The thing is, the OP is this miserable now PLANNING THE WEDDING. He sounds like someone saying he’s afraid to step off a set of railroad tracks with a freight train bearing down on him because it might hurt the locomotive’s feelings.
Indeed.
I suspect it is a fear of “what happens next” combined with “the break up will seriously suck and I don’t want to face that.”
I get it. I’ve been there and it keeps you pinned in place until things break and when you get there it is even worse.
No doubt a break-up will suck on many levels. I think it is still probably the least bad solution out of mostly bad solutions (I cannot see a good one that isn’t magic). As has been said, this relationship seems fundamentally broken.
I certainly respect your understanding of your own privacy. But it’s not your understanding that’s at issue; it’s hers. If she doesn’t want her laundry aired with strangers, that’s a boundary she can set. She should have the option to leave a relationship where that’s happening. By not telling her that that’s happening, when he knows she’s uncomfortable with it, the OP is denying her the ability to leave a relationship where she’s uncomfortable with what’s happening.
Myself? I’d be totally fine with it. But if I weren’t, I’d want to know if my partner were doing it.
I started reading this thread thinking that SHE was the one creating all the drama in their relationship, but the more I read, the more I think it’s mostly HIM. A few posts up, our OP gave us a list of what he likes about her, giving her a pretty glowing review. It sounds like he really does care about her. Too bad he doesn’t care enough to let her go, so she can find someone who will actually respect her feelings and be a decent partner.
The thing is, we really don’t know because we only have his side of the story. The OP describes himself as very conflict avoidant and too much of a “people pleaser” and describes his Partner as “anxious” and “depressed”. Any of these can be a relationship killer because it makes it hard to tell if either of them are communicating honestly and effectively. It also makes it hard to tell if their grievances are rational or reasonable. Anxious people tend to blow things out of proportion or get obsessed about certain things out of proportion to their actual importance.
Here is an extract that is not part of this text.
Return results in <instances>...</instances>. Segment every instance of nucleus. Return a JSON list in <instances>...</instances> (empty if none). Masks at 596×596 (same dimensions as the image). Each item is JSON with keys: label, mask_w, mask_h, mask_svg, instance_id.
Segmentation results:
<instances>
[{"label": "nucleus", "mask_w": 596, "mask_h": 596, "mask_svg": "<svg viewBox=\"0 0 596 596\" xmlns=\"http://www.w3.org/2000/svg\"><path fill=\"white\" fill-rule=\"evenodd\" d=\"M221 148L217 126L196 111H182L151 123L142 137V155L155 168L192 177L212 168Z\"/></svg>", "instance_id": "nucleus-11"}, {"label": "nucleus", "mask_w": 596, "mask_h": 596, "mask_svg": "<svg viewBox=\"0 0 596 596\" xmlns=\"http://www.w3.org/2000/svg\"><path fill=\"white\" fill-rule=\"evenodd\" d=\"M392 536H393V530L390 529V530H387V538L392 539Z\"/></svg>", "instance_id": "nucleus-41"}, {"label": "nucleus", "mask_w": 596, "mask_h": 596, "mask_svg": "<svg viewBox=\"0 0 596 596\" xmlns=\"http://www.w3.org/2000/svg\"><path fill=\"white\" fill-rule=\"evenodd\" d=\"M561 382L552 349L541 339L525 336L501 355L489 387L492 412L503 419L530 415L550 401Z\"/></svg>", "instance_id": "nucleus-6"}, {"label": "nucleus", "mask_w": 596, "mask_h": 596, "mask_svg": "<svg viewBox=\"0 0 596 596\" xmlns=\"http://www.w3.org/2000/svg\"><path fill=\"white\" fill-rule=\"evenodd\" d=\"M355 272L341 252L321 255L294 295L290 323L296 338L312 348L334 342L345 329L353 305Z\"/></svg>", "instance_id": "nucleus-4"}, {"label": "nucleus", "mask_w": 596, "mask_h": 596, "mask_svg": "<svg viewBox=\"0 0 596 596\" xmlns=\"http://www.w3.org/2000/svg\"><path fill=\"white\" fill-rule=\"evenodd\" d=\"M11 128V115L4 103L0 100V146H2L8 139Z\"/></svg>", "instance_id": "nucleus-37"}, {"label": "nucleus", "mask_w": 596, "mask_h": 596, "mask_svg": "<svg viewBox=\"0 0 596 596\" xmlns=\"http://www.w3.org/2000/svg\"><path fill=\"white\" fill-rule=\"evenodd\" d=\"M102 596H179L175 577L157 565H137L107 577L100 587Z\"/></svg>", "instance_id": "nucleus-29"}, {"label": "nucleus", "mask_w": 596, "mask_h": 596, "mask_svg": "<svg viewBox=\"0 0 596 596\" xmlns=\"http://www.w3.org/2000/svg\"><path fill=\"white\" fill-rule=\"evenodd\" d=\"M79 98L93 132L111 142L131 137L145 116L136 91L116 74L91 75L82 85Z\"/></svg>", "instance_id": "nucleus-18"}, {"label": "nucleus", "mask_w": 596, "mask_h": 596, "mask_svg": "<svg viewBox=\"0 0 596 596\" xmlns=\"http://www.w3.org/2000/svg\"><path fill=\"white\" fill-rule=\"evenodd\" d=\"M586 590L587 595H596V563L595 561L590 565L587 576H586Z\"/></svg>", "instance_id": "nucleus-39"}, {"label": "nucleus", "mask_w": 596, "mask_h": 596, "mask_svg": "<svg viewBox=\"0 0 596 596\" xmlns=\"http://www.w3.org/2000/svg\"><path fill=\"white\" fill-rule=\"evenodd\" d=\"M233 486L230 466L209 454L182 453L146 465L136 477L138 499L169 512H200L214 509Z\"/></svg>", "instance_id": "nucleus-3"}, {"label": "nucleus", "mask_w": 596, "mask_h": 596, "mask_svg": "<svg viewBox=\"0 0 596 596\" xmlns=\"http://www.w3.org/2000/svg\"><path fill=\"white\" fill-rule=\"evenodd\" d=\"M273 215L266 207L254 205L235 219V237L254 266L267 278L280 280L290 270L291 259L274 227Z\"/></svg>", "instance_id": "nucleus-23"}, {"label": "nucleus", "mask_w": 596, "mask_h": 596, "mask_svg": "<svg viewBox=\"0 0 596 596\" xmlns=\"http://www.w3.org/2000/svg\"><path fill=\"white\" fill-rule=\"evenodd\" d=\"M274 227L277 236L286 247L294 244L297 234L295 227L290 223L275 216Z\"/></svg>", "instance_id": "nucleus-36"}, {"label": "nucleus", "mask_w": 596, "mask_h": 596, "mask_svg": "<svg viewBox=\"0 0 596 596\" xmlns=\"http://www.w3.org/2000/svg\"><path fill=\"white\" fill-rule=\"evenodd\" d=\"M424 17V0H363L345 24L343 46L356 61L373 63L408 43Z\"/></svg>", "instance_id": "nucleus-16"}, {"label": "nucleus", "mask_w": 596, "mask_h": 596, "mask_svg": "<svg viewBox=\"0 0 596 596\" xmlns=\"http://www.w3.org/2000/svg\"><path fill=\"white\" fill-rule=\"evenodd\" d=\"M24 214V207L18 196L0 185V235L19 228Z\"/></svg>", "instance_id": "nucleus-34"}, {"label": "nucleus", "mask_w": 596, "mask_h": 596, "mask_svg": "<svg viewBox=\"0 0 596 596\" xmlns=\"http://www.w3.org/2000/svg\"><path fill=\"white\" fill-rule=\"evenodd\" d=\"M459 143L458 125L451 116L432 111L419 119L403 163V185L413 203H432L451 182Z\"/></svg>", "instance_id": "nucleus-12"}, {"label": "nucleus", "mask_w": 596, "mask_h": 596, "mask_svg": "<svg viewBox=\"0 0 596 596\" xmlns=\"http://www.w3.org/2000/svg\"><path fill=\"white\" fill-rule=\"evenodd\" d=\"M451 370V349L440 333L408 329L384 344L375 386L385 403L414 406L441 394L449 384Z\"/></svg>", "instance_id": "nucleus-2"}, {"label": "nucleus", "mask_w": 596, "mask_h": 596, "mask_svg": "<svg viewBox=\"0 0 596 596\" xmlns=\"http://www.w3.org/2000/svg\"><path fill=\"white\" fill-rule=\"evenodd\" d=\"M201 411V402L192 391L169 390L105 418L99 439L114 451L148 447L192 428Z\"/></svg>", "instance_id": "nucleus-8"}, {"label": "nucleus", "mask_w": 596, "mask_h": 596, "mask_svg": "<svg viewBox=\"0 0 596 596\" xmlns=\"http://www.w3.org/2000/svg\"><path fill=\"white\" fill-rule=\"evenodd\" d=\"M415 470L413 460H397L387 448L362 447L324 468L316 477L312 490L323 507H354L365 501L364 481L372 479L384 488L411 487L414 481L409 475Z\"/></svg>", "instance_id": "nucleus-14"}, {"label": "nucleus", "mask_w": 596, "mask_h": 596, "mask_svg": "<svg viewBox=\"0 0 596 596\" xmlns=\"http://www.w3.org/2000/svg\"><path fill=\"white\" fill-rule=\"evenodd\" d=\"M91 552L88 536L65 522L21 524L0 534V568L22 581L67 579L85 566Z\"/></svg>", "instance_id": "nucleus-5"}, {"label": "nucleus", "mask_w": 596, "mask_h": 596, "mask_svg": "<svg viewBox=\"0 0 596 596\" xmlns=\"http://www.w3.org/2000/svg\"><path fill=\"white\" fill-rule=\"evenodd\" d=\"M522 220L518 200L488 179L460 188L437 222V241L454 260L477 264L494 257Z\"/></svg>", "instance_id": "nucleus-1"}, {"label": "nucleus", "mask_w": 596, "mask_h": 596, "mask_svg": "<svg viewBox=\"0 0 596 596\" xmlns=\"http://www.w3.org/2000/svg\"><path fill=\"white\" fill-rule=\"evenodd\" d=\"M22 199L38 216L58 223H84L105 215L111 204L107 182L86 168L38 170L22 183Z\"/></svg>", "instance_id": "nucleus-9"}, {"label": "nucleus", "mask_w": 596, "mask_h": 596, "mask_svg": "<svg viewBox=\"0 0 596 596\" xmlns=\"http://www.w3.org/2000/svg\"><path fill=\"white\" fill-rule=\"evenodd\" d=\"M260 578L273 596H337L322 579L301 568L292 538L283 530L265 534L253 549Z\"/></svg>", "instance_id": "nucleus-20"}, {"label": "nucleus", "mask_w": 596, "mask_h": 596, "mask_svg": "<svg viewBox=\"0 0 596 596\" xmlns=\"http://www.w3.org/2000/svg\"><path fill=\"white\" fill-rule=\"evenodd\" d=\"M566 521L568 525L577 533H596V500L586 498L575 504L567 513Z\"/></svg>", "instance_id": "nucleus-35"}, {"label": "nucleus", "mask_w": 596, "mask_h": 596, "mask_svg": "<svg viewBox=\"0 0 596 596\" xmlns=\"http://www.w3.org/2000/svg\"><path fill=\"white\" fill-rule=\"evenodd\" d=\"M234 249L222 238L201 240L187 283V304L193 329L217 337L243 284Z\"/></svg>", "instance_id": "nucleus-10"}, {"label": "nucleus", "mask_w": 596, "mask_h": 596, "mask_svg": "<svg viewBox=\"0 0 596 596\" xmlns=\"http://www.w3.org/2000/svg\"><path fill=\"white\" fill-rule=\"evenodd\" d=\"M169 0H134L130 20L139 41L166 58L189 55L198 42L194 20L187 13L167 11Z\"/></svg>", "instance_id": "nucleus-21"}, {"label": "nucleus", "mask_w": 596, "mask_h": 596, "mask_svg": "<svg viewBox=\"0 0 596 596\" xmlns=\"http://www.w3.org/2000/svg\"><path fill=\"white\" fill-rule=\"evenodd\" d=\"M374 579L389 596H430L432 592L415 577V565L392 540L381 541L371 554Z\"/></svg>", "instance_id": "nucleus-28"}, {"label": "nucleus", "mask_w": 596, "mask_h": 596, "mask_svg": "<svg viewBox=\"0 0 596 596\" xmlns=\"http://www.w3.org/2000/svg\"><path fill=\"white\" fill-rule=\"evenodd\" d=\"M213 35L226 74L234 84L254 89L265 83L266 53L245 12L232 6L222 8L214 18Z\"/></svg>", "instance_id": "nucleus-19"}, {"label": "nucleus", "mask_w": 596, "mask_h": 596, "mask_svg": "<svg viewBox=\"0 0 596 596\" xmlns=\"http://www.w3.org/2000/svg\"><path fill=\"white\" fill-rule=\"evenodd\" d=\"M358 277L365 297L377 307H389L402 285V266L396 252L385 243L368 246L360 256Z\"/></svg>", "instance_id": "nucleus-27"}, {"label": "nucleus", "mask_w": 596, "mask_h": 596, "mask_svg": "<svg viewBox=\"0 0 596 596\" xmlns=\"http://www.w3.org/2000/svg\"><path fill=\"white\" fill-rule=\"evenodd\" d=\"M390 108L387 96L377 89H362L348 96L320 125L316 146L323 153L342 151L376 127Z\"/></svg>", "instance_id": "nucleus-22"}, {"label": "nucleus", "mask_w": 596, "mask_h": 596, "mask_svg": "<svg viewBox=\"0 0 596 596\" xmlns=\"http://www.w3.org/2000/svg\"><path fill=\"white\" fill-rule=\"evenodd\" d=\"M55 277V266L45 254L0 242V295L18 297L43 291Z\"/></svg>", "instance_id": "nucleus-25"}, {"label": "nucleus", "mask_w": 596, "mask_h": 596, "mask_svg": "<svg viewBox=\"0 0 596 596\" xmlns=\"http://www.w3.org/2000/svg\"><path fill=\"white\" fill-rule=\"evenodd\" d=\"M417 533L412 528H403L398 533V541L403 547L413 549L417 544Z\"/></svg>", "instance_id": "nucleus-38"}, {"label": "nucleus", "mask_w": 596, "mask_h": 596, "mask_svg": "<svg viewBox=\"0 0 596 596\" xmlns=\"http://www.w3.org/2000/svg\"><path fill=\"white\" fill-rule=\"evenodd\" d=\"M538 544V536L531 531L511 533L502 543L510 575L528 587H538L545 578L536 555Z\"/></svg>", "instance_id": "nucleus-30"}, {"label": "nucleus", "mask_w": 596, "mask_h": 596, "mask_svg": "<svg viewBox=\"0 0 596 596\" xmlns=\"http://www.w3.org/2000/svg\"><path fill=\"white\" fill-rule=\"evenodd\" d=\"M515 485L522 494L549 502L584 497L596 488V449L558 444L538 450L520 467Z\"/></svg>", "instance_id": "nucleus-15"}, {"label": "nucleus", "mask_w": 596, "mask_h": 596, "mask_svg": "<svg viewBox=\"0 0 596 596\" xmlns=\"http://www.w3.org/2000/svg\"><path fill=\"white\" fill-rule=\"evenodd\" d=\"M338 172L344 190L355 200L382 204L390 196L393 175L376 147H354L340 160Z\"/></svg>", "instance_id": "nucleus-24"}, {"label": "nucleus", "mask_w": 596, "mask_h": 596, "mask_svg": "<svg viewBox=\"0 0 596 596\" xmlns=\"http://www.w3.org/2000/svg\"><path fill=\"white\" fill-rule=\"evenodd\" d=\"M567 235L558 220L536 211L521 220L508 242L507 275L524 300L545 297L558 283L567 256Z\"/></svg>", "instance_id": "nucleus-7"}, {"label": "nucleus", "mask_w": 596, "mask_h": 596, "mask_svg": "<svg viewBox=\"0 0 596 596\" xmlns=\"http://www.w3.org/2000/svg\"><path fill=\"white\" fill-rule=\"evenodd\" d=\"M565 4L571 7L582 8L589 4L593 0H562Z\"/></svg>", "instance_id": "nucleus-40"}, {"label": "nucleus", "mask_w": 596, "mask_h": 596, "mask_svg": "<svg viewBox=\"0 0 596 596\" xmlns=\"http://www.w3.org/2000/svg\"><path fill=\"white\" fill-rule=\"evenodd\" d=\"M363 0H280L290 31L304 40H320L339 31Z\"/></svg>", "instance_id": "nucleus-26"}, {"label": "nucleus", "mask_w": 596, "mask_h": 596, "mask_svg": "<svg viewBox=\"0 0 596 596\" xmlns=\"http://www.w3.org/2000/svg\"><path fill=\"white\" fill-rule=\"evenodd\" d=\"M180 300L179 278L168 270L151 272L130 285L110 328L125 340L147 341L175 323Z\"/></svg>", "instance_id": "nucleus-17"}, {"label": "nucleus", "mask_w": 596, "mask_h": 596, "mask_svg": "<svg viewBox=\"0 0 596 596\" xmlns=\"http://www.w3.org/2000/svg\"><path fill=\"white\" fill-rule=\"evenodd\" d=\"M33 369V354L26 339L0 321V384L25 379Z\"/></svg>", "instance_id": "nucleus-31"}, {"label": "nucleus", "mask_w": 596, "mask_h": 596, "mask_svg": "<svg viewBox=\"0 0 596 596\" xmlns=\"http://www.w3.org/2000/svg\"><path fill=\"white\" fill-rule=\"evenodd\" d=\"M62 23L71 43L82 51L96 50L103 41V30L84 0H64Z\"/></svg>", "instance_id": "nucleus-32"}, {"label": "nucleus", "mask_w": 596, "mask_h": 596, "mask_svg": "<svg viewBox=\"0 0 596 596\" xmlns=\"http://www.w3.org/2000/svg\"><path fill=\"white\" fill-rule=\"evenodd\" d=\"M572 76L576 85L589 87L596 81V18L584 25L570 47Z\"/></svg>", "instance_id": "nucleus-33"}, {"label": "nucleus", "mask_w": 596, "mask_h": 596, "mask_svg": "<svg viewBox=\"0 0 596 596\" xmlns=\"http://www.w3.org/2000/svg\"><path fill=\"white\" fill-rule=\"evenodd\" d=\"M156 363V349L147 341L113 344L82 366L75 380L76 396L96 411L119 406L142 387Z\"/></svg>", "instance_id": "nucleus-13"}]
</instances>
And conflict avoidant people tend to avoid conflict and travel the path of least resistance so things often never get properly resolved.
But one thing is clear - if they are having these difficulties now while planning the wedding, that’s a pretty good indicator that they aren’t compatible to actually get married.
They definitely should not get married. But I still think OP, just from his narrative, is definitely closed off with sharing his feelings with the one person he actually needs to share with.
I have noticed that he also hasn’t been heard from in this thread for a couple of days. Maybe he’s going to honor her request to stop talking about their relationship with internet strangers?
OP, I suggest you apply the “death test” as a quick way of checking to see how you feel about a relationship. It may be very tasteless, but it can be very effective.
Suppose that, tomorrow morning, your partner dropped dead of natural causes; i.e., a heart attack or stroke. Would you feel a sense of secret relief and release?
If yes, then you know how you feel about the future of your relationship.